The problem ->
Please output each entry exactly as it appears.

Exercise data ->
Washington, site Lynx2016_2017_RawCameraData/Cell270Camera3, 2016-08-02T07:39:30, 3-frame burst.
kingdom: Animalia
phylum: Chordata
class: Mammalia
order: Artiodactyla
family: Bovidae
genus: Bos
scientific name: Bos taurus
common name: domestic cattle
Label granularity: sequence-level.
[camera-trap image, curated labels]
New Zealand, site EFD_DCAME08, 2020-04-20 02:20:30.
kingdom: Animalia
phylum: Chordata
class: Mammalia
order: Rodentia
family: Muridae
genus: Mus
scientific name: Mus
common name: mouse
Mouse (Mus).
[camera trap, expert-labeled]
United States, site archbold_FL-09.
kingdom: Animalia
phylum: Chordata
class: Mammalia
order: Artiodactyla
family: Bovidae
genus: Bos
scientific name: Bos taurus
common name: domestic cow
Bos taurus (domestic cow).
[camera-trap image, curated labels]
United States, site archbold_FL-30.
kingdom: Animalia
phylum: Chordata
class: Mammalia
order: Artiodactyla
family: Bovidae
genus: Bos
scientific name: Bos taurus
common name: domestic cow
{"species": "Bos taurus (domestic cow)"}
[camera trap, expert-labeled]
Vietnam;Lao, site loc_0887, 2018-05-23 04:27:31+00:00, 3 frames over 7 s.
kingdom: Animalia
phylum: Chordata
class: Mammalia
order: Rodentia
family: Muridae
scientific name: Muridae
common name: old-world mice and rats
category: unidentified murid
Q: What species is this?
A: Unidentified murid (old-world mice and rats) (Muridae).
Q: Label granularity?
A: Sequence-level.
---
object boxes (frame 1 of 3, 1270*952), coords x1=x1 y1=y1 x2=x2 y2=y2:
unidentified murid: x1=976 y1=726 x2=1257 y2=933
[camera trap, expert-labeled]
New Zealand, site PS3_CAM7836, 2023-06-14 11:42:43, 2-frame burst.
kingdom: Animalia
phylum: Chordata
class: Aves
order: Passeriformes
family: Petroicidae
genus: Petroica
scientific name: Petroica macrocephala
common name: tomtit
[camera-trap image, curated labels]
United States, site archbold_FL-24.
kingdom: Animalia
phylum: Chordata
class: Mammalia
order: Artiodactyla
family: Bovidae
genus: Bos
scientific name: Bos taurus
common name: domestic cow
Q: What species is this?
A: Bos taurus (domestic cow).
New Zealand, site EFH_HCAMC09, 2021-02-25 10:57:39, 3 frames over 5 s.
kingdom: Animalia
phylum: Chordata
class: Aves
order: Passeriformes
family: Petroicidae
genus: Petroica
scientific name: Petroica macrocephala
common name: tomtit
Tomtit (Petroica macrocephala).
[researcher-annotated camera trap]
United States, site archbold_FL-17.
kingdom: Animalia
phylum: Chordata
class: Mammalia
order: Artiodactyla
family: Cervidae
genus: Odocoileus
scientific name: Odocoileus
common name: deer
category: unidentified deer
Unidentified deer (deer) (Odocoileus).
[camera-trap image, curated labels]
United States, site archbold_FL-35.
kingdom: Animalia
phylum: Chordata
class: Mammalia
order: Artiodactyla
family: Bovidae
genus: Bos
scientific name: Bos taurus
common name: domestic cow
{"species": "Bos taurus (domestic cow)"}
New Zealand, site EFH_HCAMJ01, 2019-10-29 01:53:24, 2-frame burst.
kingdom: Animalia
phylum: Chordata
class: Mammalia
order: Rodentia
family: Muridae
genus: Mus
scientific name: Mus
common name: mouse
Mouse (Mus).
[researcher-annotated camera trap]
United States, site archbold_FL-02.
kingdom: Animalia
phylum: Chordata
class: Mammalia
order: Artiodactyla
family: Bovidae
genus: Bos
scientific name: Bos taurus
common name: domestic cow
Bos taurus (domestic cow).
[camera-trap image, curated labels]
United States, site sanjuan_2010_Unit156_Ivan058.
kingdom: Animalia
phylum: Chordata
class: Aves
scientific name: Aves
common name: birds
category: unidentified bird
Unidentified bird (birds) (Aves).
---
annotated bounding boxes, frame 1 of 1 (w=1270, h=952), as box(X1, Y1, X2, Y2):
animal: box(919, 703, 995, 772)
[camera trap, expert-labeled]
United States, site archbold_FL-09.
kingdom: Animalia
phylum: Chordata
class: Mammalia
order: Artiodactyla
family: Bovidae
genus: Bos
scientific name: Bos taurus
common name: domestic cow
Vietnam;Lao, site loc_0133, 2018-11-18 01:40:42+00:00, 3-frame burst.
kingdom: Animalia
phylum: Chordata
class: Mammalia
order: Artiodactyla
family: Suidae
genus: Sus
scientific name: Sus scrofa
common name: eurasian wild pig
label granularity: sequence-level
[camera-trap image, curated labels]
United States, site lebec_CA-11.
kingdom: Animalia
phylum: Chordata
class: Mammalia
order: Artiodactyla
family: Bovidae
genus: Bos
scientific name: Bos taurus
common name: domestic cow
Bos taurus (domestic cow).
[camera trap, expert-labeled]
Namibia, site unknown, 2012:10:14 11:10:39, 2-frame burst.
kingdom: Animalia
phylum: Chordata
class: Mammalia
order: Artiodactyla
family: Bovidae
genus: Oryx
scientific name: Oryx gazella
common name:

Result of this exercise ->
Washington, site Lynx2016_2017_RawCameraData/Cell270Camera3, 2016-08-02T07:39:30, 3-frame burst.
kingdom: Animalia
phylum: Chordata
class: Mammalia
order: Artiodactyla
family: Bovidae
genus: Bos
scientific name: Bos taurus
common name: domestic cattle
Label granularity: sequence-level.
[camera-trap image, curated labels]
New Zealand, site EFD_DCAME08, 2020-04-20 02:20:30.
kingdom: Animalia
phylum: Chordata
class: Mammalia
order: Rodentia
family: Muridae
genus: Mus
scientific name: Mus
common name: mouse
Mouse (Mus).
[camera trap, expert-labeled]
United States, site archbold_FL-09.
kingdom: Animalia
phylum: Chordata
class: Mammalia
order: Artiodactyla
family: Bovidae
genus: Bos
scientific name: Bos taurus
common name: domestic cow
Bos taurus (domestic cow).
[camera-trap image, curated labels]
United States, site archbold_FL-30.
kingdom: Animalia
phylum: Chordata
class: Mammalia
order: Artiodactyla
family: Bovidae
genus: Bos
scientific name: Bos taurus
common name: domestic cow
{"species": "Bos taurus (domestic cow)"}
[camera trap, expert-labeled]
Vietnam;Lao, site loc_0887, 2018-05-23 04:27:31+00:00, 3 frames over 7 s.
kingdom: Animalia
phylum: Chordata
class: Mammalia
order: Rodentia
family: Muridae
scientific name: Muridae
common name: old-world mice and rats
category: unidentified murid
Q: What species is this?
A: Unidentified murid (old-world mice and rats) (Muridae).
Q: Label granularity?
A: Sequence-level.
---
object boxes (frame 1 of 3, 1270*952), coords x1=x1 y1=y1 x2=x2 y2=y2:
unidentified murid: x1=976 y1=726 x2=1257 y2=933
[camera trap, expert-labeled]
New Zealand, site PS3_CAM7836, 2023-06-14 11:42:43, 2-frame burst.
kingdom: Animalia
phylum: Chordata
class: Aves
order: Passeriformes
family: Petroicidae
genus: Petroica
scientific name: Petroica macrocephala
common name: tomtit
[camera-trap image, curated labels]
United States, site archbold_FL-24.
kingdom: Animalia
phylum: Chordata
class: Mammalia
order: Artiodactyla
family: Bovidae
genus: Bos
scientific name: Bos taurus
common name: domestic cow
Q: What species is this?
A: Bos taurus (domestic cow).
New Zealand, site EFH_HCAMC09, 2021-02-25 10:57:39, 3 frames over 5 s.
kingdom: Animalia
phylum: Chordata
class: Aves
order: Passeriformes
family: Petroicidae
genus: Petroica
scientific name: Petroica macrocephala
common name: tomtit
Tomtit (Petroica macrocephala).
[researcher-annotated camera trap]
United States, site archbold_FL-17.
kingdom: Animalia
phylum: Chordata
class: Mammalia
order: Artiodactyla
family: Cervidae
genus: Odocoileus
scientific name: Odocoileus
common name: deer
category: unidentified deer
Unidentified deer (deer) (Odocoileus).
[camera-trap image, curated labels]
United States, site archbold_FL-35.
kingdom: Animalia
phylum: Chordata
class: Mammalia
order: Artiodactyla
family: Bovidae
genus: Bos
scientific name: Bos taurus
common name: domestic cow
{"species": "Bos taurus (domestic cow)"}
New Zealand, site EFH_HCAMJ01, 2019-10-29 01:53:24, 2-frame burst.
kingdom: Animalia
phylum: Chordata
class: Mammalia
order: Rodentia
family: Muridae
genus: Mus
scientific name: Mus
common name: mouse
Mouse (Mus).
[researcher-annotated camera trap]
United States, site archbold_FL-02.
kingdom: Animalia
phylum: Chordata
class: Mammalia
order: Artiodactyla
family: Bovidae
genus: Bos
scientific name: Bos taurus
common name: domestic cow
Bos taurus (domestic cow).
[camera-trap image, curated labels]
United States, site sanjuan_2010_Unit156_Ivan058.
kingdom: Animalia
phylum: Chordata
class: Aves
scientific name: Aves
common name: birds
category: unidentified bird
Unidentified bird (birds) (Aves).
---
annotated bounding boxes, frame 1 of 1 (w=1270, h=952), as box(X1, Y1, X2, Y2):
animal: box(919, 703, 995, 772)
[camera trap, expert-labeled]
United States, site archbold_FL-09.
kingdom: Animalia
phylum: Chordata
class: Mammalia
order: Artiodactyla
family: Bovidae
genus: Bos
scientific name: Bos taurus
common name: domestic cow
Vietnam;Lao, site loc_0133, 2018-11-18 01:40:42+00:00, 3-frame burst.
kingdom: Animalia
phylum: Chordata
class: Mammalia
order: Artiodactyla
family: Suidae
genus: Sus
scientific name: Sus scrofa
common name: eurasian wild pig
label granularity: sequence-level
[camera-trap image, curated labels]
United States, site lebec_CA-11.
kingdom: Animalia
phylum: Chordata
class: Mammalia
order: Artiodactyla
family: Bovidae
genus: Bos
scientific name: Bos taurus
common name: domestic cow
Bos taurus (domestic cow).
[camera trap, expert-labeled]
Namibia, site unknown, 2012:10:14 11:10:39, 2-frame burst.
kingdom: Animalia
phylum: Chordata
class: Mammalia
order: Artiodactyla
family: Bovidae
genus: Oryx
scientific name: Oryx gazella
common name:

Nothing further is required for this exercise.